Cellular mechanisms regulating tone in the chronically hypoxic pulmonary circulating are poorly defined. A growing body of evidence suggests alterated endothelial control of pulmonary vascular tone plays a critical role in pulmonary hypertension (PHT). We found inhibition of endothelial nitric oxide synthase (NOS) unmasks a potent vasoconstrictor stimulus in the hypoxic/hypertensive rat lung which is largely mediated by ET-1. These inhibitor studies also suggest that ET-1 is acting by stimulating Ca2+ influx through Ca2+ channels than the L-type channel, possibly low threshold voltage-gated Ca2+ channels. However, the mechanisms linking ET- 1, PA smooth muscle cells (SMC) membrane potential and Ca2+ influx in the hypertensive pulmonary circulation at the cellular level have not been defined. Additionally in question is the effect of chronic hypoxia on PA SMC ion channel expression and regulation. While it is known that chronic hypoxic PHT reduces macroscopic on PA SMCs, which might render the cells more depolarized, the full effect of chronic hypoxia on PA SMC ion channels and the mechanisms through which ion channel activation is altered are unknown. Results with NOS inhibitors in the hypertensive lung establish an important role for NO in modulating PA tone. While it has been generally assumed that NO acts through SMC cyclic guanosine monophosphate (cGMP) and protein kinase G (PKG) to phosphorylate target proteins, including ion channels, the majority of prior work has been done studying SMC from the normotensive circulation. Our preliminary data suggests that in the hypertensive pulmonary circulation a novel mechanisms of action for NO, independent of PKG-mediated phosphorylation, may play in important role in modulating basal vascular tone. Our four specific aims are to test the hypotheses that: 1) ET-1 causes membrane depolarization of hypertensive PA SMCs via inhibition of delayed rectifier K+ channels and activation of PA SMC non-selective cation channels. 2) Novel routes of Ca2+ entry in response to ET-1 and hypoxia develop, including low threshold voltage operated Ca2+ channels. 3) NO and cGMP modulate the activity of ET-1 regulated channels, including cyclic nucleotide gated (CNG) channels, in hypertensive resistance PA SMCs. And 4) The stimulus for alterations in PA SMC channel regulation (decreased K+ channels and novel Ca2+ channels) is either for both hypoxia and hemodynamic stress.

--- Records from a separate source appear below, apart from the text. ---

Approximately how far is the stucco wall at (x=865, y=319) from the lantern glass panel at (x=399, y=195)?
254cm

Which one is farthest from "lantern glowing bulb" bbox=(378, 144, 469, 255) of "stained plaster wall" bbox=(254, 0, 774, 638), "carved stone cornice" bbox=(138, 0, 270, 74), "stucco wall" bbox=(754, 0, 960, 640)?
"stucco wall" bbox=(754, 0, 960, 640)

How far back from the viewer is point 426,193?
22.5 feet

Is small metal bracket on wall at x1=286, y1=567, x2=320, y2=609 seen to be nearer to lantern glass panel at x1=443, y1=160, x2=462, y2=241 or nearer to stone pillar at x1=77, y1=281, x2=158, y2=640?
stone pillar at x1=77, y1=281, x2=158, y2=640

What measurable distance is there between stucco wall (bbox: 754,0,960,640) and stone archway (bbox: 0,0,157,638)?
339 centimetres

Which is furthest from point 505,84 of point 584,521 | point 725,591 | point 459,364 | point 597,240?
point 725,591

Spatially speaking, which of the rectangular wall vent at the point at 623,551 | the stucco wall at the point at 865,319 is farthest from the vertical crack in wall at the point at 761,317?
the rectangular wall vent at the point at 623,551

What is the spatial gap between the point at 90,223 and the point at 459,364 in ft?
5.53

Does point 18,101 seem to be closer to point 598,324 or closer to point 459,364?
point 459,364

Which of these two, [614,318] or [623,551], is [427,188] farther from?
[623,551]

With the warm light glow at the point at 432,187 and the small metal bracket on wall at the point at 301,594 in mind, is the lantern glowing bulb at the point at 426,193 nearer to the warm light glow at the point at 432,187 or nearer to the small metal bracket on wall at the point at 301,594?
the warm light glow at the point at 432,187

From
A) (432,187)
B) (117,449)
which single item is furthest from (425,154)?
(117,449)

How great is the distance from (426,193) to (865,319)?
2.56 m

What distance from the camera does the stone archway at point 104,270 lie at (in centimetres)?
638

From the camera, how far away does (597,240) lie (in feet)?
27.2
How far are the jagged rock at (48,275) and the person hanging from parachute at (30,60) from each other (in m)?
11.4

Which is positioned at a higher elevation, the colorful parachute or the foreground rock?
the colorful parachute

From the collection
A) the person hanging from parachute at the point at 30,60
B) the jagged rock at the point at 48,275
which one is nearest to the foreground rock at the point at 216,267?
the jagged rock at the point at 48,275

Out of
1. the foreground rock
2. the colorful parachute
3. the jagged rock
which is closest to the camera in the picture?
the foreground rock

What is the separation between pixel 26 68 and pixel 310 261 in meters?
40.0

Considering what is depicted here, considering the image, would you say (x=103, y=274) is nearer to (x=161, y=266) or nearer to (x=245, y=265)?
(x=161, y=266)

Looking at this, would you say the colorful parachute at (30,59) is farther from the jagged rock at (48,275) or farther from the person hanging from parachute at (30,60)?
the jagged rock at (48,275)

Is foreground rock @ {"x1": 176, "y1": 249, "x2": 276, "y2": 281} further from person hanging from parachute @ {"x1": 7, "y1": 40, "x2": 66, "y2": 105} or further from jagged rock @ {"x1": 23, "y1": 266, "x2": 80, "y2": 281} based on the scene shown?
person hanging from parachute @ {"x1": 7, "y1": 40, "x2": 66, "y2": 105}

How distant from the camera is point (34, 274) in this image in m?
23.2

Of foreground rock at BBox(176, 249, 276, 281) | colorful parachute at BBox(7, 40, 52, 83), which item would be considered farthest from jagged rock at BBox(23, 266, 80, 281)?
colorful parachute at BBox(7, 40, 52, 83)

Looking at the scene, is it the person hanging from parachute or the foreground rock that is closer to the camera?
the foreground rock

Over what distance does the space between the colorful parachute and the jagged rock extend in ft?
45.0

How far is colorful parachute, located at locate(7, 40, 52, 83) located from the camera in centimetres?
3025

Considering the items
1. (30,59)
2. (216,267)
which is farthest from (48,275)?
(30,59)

慢性低氧肺动脉张力调节的细胞机制 循环定义不明确。越来越多的证据表明 肺血管张力的内皮控制改变在 肺动脉高压（PHT）。我们发现， 一氧化氮合酶（NOS）揭示了一种有效的血管收缩刺激， 缺氧/高血压大鼠肺组织中ET-1的表达在很大程度上是由ET-1介导的。这些 抑制剂研究还表明，ET-1通过刺激Ca 2+起作用， 通过Ca 2+通道的内流比L型通道，可能较低 阈值电压门控Ca 2+通道。然而，与ET- 1、PA平滑肌细胞（SMC）膜电位和Ca ~（2+）内流 高血压肺循环在细胞水平上还没有被 定义了此外，慢性缺氧对PA的影响也存在疑问。 SMC离子通道的表达和调节。虽然众所周知，慢性 缺氧PHT可使PA SMC的宏观损伤减少，这可能使细胞 慢性缺氧对PA SMC离子的影响 离子通道和离子通道激活的机制 改变是未知的。高血压肺中NOS抑制剂的结果 确立了NO在调节PA张力中重要作用。虽然它有 一般认为NO通过SMC环鸟苷起作用 蛋白激酶G（PKG）的磷酸化靶点 蛋白质，包括离子通道，大多数先前的工作已经完成， 研究正常血压循环中的SMC。我们的初步数据 提示在高血压肺循环中， NO的作用，独立于PKG介导的磷酸化，可能在 在调节基础血管张力中起重要作用。四个具体目标 ET-1可引起心肌细胞膜去极化， 通过抑制延迟整流钾通道和 PA SMC非选择性阳离子通道的激活。2)新路线 Ca 2+内流响应ET-1和缺氧发展，包括低 阈值电压控制的钙通道。3)NO和cGMP调节 ET-1调节通道的活性，包括环核苷酸门控 (CNG)通道，在高血压阻力PA SMC。（4）刺激 PA SMC通道调节的改变（K+通道减少， 新的Ca 2+通道）是缺氧和血液动力学应激的。